UK Web Archive blog

Information from the team at the UK Web Archive, the Library's premier resource of archived UK websites

The UK Web Archive, the Library's premier resource of archived UK websites

Introduction

News and views from the British Library’s web archiving team and guests. Posts about the public UK Web Archive, and since April 2013, about web archiving as part as non-print legal deposit. Editor-in-chief: Jason Webber. Read more

25 September 2024

Archiving the 2024 General Election

By Carlos Lelkes-Rarugal, Assistant Web Archivist

While the UK Web Archiving team have extensive experience archiving UK General Elections, the 2024 election presented us with significant challenges. Not only did we have less time to prepare, due to the snap election, but our usual workflows were significantly disrupted by the cyberattack that occurred on the British Library in October 2023.

To successfully archive the social media presence of prominent political figures and organisations, we turned to a new tool—one that could handle the high-fidelity crawling and archival of web content.

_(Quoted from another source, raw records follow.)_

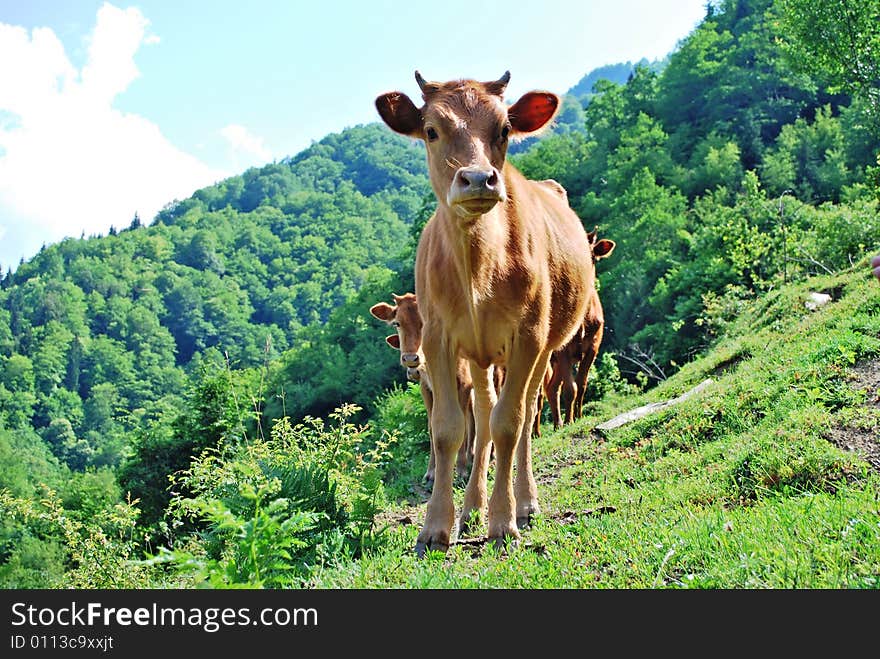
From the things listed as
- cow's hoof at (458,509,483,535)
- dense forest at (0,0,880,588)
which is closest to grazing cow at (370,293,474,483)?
dense forest at (0,0,880,588)

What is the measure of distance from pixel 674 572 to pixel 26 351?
15164cm

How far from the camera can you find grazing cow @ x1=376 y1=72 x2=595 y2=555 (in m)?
4.98

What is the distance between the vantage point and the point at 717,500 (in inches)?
213

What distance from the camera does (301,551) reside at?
15.8 ft

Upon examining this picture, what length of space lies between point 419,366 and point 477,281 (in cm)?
546

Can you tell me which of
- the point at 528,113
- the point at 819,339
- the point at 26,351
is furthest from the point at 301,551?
the point at 26,351

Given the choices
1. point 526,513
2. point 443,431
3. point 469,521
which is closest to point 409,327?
point 526,513

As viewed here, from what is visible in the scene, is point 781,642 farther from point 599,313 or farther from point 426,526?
point 599,313

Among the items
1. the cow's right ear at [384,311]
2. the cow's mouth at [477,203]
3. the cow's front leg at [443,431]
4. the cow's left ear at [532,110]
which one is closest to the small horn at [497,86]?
the cow's left ear at [532,110]

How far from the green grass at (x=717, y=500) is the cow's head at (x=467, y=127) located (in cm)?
218

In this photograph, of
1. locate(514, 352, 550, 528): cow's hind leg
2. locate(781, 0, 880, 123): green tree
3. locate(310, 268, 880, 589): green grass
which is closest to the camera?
locate(310, 268, 880, 589): green grass

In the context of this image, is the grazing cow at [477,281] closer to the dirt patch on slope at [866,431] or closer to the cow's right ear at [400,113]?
the cow's right ear at [400,113]

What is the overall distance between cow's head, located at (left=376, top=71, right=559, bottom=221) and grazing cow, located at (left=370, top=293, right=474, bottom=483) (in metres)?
4.30

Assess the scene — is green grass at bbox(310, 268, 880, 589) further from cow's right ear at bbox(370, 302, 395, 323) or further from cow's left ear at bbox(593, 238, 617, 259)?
cow's left ear at bbox(593, 238, 617, 259)
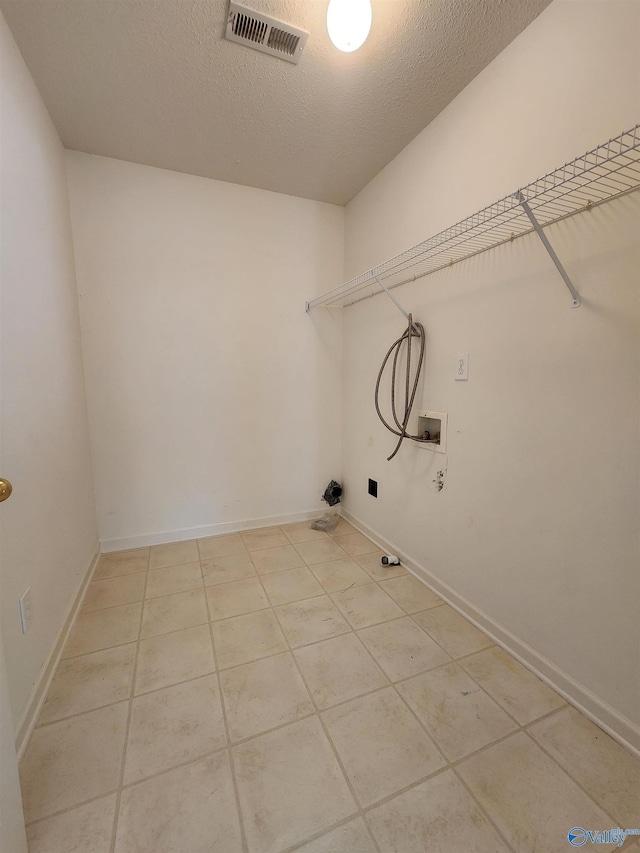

Challenges with Our Previous Workflow

Overview of the Previous Workflow

The UK Web Archive is a collaboration between the six Legal Deposit Libraries in the UK, working together building many collections. For each collection, we designate a voluntary lead to create a thorough scoping document, outlining the collection's purpose and the type of content to include.

Historically, we used the Annotation and Curation Tool (ACT), a web-based application that allowed us to create records for websites and build collections collaboratively. ACT made it easy to nominate new content or re-tag existing records of websites into specific collections. This system worked well for many years, but after the 2023 cyberattack, all of our systems were taken offline as a precaution. Consequently, we had no option but to adapt quickly, finding alternative workflows that minimised disruption.

Thanks to the web archiving technical team, we were still able to  archive websites, even without access to ACT and our servers. Instead, we transitioned to using online spreadsheets to manage nominations and cloud services to crawl, allowing us to maintain collaboration across institutions.

Collaboration is Key

Collaboration has always been at the heart of the UK Web Archive’s success. For example, during the 2017 General Election, many ACT users from the UK various Legal Deposit Libraries contributed to the collection-building effort, archiving circa 2300 websites. The 2024 General Election, however, was different. With ACT unavailable and with less time to prepare, we had to adjust quickly.

Our goal was clear: build a large collection in a short timeframe using new workflows and tools. The 2024 General Election collection concluded with around 2200 websites.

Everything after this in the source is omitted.